Just like children

Daoguang's children
Daoguang’s children (Photo credit: Wikipedia)

I had to spend a little time over the weekend sorting through old bags and boxes which are stored in the first floor spare bedroom which I am planning to refurbish soon. I had to make sure there was no sensitive or personal items or things that belonged to my sons for most of what was in the room belonged to them. I had asked them repeatedly to check for anything they might want to keep but all I got as an answer was that they were not bothered. However and nevertheless I sifted through it all and did find some things which I have put elsewhere for them to have a look. I was amazed at what was being thrown away, numerous pairs of shoes and trainers, jumpers, hats and other items of clothing, even unused toiletries.

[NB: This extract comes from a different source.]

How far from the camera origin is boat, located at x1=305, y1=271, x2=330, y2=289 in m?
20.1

In fact there was a large amount of clothing all neatly ironed and stacked on the floor! There were several gadgets and ‘toys’, a television, video tape players, old mobile phones and chargers, a desk-top computer, large amounts of CD‘s and odd items of all kinds. There were several books including a copy of The Karma Sutra fully illustrated with photographs (don’t ask). There were two sets of  unused, still in their wrapping aluminium car mats of the type usually found in rally cars, a heated steering wheel cover, numerous photographs and reams of paper all to do with their university days. There was also a large box filled with various brand-new unopened games and a full set of snooker and billiard  balls! The list goes on. There were at least six large ‘grips’ of the type used to carry gym equipment and clothing. I have not thrown all of them away but a couple were damaged and worn and those I did throw out, that is they were left in the room for the guy who removed it all. It wasn’t all about the boys though for in the room was a twin bed, a convertible settee/bed and a couple of old heated blankets and three chairs. No wonder the door was kept shut but as we didn’t need the room it became a dumping ground. That is the problem with a large house when some of its rooms are not in daily use. When we first moved in almost all of the rooms were in use because there were seven of us in the house; now there are only two. I suppose you could compare it to the story of the Ten Little Indians who all disappeared one by one. When the last two Indians depart all that will be left will be memories and empty rooms until someone else continues the saga.